CUDA Error: unspecified launch failure: No error
Assertion failed: 0, file C:\Users\...\source\repos\darknet\src\utils.c, line 325
AlexeyAB commented 4 years ago

removing only CUDNN_HALF resulted with error

CUDA status Error: file: C:\Users....\source\repos\darknet\src\dark_cuda.c : cuda_push_array() : line: 469 : build time: Mar 23 2020 - 11:46:32

CUDA Error: unspecified launch failure

CUDA Error: unspecified launch failure: No error Assertion failed: 0, file C:\Users...\source\repos\darknet\src\utils.c, line 325

Can you show error with previous message?

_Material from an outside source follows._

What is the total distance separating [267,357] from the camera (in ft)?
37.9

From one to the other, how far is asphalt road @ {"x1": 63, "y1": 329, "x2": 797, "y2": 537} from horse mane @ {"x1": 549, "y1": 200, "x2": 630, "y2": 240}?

Did you train with -benchmark_layer -cuda_debug_sync flags?

mwindowshz commented 4 years ago

Hi did not understand Using normal compile with CUDNN and CUDNN_HALF, and using flags -benchmark_layer -cuda_debug_sync separately worked there was not crash, but training is very slow, so I did not complete training. should the flags be used together ?

AlexeyAB commented 4 years ago

should the flags be used together ?

Only for debugging to catch the error place. I can't reproduce your error.

mwindowshz commented 4 years ago

Hi Uploaded dump file of the crash can this help dump Thanks

VisionEp1 commented 4 years ago

hi alexy i have the same issue is there any update on this?